Given request A => In the passage on PEC's technical festivals, what does the name Marakriti mean?
Given request B => Using the passage on PEC's technical festivals, write out the part that opens with the words containing "Marakriti (robot in" and closes with "topics of mechanical engineering.", swapping "Quadrennial" for "Biennial".

Intronix is an annual inter collegiate technical festival organised by students of the electronics and instrumentation engineering department of PEC. The fest was launched to encourage interest in robotics and technology. A wide range of competitions, workshops and events are organised every year to familiarize students with new technologies.

Marakriti

Marakriti (robot in Sanskrit), the school's robotics club, was started on the year 2009. The goal of Marakrithi is to boost interest in the cross discipline areas of robotics, including mechanical engineering, electronics, and software development.

Mechnium
Mechnium is a Quadrennial Technical festival organised by the students of the Mechanical Engineering department on behalf of the Department of Mechanical Engineering. The latest version of Mechnium was named Mechnium 2K18. It hosted more than 500 participants from more than 100 colleges. MECHNIUM 2K18 featured a paper presentation competition, robo wars, a technical quiz, a poster presentation, and a design competition. It also hosted a technical workshop on the latest topics of mechanical engineering.

Dataset rows =>

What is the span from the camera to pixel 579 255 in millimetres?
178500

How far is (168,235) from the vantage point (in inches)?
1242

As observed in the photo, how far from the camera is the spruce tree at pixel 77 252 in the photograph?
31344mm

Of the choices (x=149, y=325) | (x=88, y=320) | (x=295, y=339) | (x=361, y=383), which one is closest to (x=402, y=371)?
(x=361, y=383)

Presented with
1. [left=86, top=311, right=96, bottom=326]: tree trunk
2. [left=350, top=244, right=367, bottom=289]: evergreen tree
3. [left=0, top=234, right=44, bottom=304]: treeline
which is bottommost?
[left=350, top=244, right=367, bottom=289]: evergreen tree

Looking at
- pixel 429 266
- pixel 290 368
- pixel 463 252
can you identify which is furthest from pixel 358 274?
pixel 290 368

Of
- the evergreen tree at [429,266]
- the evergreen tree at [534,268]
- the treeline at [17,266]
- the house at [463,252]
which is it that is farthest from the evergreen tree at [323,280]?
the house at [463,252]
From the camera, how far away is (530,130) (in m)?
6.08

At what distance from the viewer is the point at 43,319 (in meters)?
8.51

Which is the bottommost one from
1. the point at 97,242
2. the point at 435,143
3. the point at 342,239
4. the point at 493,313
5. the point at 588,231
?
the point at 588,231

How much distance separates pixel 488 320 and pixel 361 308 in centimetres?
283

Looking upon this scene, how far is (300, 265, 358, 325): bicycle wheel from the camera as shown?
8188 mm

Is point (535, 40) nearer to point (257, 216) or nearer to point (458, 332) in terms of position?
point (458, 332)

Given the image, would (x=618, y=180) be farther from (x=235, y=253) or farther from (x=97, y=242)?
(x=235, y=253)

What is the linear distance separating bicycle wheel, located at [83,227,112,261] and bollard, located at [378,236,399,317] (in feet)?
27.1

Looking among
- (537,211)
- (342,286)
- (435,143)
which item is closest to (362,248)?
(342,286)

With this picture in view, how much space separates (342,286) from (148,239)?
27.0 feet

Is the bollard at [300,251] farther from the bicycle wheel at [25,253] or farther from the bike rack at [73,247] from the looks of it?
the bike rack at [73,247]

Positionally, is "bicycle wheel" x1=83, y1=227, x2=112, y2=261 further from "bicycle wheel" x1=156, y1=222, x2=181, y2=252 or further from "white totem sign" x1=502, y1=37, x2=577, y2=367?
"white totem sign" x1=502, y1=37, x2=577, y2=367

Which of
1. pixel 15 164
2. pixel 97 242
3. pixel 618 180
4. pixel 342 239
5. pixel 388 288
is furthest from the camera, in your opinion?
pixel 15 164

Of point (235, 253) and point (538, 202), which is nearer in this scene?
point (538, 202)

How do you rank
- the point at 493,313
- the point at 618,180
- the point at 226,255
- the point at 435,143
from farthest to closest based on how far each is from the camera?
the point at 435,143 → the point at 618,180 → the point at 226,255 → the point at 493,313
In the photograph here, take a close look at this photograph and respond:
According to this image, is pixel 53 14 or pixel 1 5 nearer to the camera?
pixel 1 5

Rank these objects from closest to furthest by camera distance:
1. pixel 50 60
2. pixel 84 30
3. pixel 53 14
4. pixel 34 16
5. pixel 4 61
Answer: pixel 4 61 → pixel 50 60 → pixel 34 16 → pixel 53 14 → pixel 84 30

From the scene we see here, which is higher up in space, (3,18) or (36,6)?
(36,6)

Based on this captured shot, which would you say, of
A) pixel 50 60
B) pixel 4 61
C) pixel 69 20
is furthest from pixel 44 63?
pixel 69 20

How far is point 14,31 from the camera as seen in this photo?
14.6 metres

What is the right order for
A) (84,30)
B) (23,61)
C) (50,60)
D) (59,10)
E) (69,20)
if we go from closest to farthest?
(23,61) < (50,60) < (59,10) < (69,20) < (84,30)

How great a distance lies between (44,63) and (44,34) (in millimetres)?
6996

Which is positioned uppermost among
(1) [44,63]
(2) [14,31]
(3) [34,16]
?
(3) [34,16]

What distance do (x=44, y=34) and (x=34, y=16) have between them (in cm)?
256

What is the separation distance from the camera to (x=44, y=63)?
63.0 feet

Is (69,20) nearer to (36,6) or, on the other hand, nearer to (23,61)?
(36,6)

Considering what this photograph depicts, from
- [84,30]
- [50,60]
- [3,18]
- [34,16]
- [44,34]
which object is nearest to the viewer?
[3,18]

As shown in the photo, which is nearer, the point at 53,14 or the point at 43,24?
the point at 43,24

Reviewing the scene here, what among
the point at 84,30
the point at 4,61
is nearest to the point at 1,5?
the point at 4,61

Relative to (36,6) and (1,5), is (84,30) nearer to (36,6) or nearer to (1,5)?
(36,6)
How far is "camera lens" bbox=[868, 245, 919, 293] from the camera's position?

Correct output A => Robot in Sanskrit.

Correct output B =>
Marakriti (robot in Sanskrit), the school's robotics club, was started on the year 2009. The goal of Marakrithi is to boost interest in the cross discipline areas of robotics, including mechanical engineering, electronics, and software development.

Mechnium
Mechnium is a Biennial Technical festival organised by the students of the Mechanical Engineering department on behalf of the Department of Mechanical Engineering. The latest version of Mechnium was named Mechnium 2K18. It hosted more than 500 participants from more than 100 colleges. MECHNIUM 2K18 featured a paper presentation competition, robo wars, a technical quiz, a poster presentation, and a design competition. It also hosted a technical workshop on the latest topics of mechanical engineering.